### What to do
Scan the records below for the word "marking". Copy each line where it appears.

### Records provided
# # # # # # #

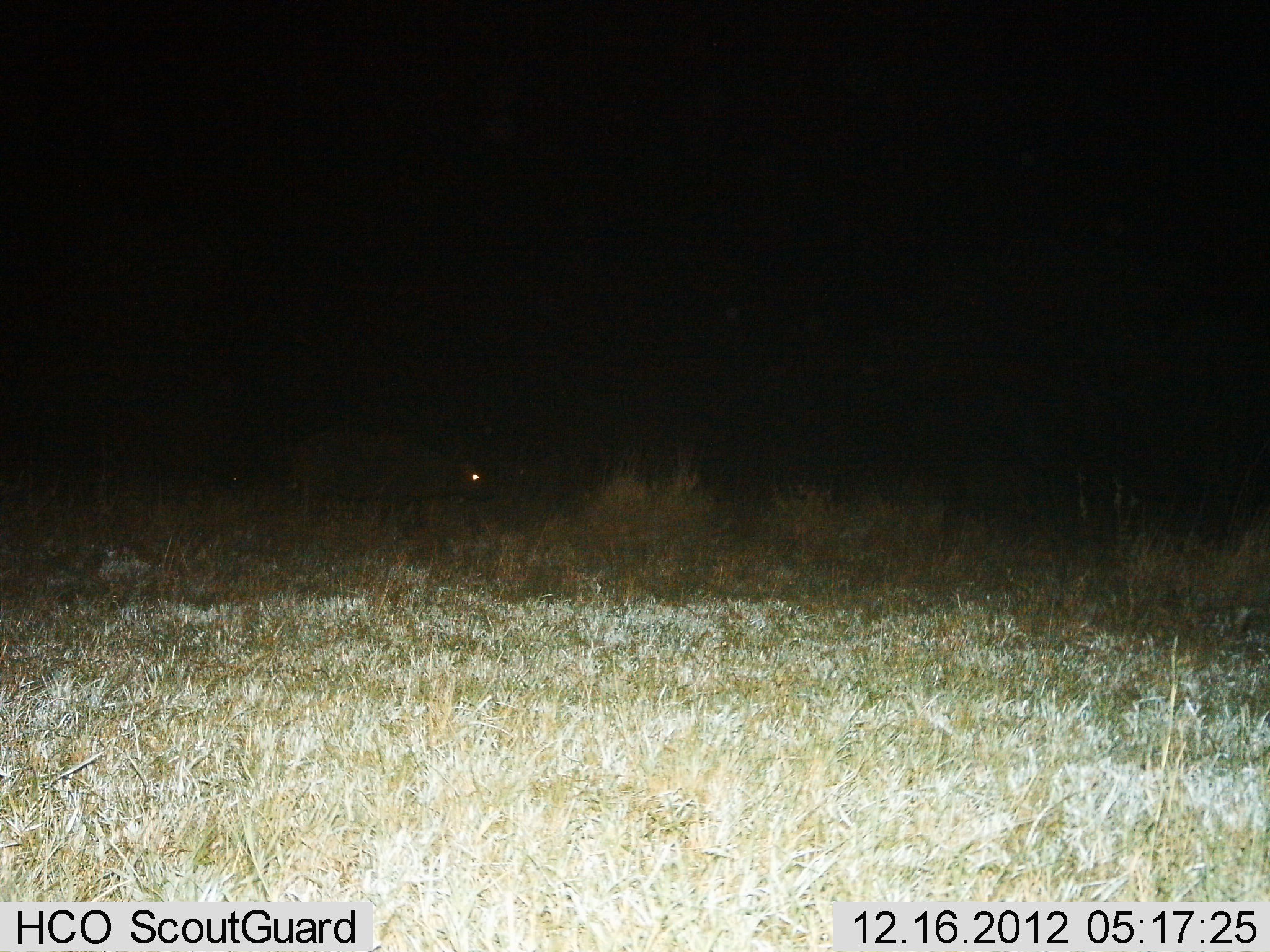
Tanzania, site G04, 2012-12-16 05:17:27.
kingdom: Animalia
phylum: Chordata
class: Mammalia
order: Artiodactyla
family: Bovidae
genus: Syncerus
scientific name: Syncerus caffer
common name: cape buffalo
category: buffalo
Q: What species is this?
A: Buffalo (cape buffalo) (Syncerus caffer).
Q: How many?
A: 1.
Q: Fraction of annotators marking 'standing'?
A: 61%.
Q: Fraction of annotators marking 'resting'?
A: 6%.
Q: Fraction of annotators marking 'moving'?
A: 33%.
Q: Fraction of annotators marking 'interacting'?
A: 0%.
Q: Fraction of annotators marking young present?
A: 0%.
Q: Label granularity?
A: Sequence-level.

# # # # # # #

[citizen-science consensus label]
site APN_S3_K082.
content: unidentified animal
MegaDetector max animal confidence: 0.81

# # # # # # #

### Response
Q: Fraction of annotators marking 'standing'?
Q: Fraction of annotators marking 'resting'?
Q: Fraction of annotators marking 'moving'?
Q: Fraction of annotators marking 'interacting'?
Q: Fraction of annotators marking young present?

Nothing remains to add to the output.